Perguntas frequentes

  1. O que exige a proposta do GENIUS Act às exchanges dos EUA em relação às stablecoins estrangeiras?

    Ao abrigo da regra proposta, as exchanges dos EUA e os prestadores de serviços de ativos digitais só podem continuar a oferecer stablecoins de pagamento emitidas no estrangeiro se conseguirem defender a diligência realizada sobre a capacidade do emissor de cumprir ordens legítimas dos EUA, incluindo congelamentos e…

  2. A proposta nomeia a USDT ou alguma stablecoin específica?

    Não. A proposta não identifica tokens elegíveis nem decide se a USDT ou qualquer outra stablecoin designada pode permanecer disponível no mercado dos EUA. A conformidade será avaliada por categoria e por prova específica do emissor.

  3. Quando entra em vigor o novo regime GENIUS?

    O regime geral deverá entrar em vigor a 18 de janeiro de 2027, salvo se as regras finais de execução anteciparem essa data nos termos da lei.

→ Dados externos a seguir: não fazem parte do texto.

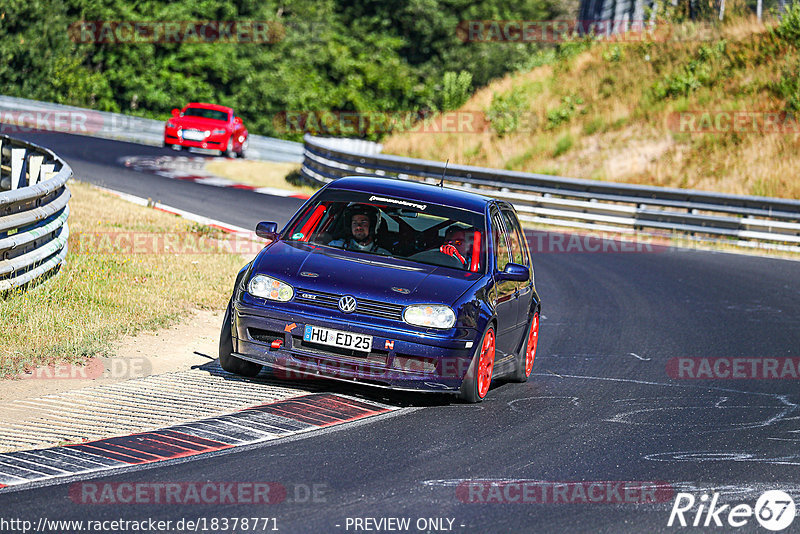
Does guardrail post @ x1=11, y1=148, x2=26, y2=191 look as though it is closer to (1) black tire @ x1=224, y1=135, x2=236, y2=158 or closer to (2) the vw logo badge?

Um limite de oferta mais rigoroso começa a 18 de julho de 2028.

  4. Que critérios deve cumprir um emissor estrangeiro para continuar acessível nos EUA?

    Nos termos da Secção 18, um emissor estrangeiro precisaria de supervisão ao abrigo de um regime que o Tesouro considere comparável, registo na OCC e reservas suficientes numa instituição financeira dos EUA para a liquidez de clientes norte-americanos, salvo se um acordo de reciprocidade dispuser de forma diferente.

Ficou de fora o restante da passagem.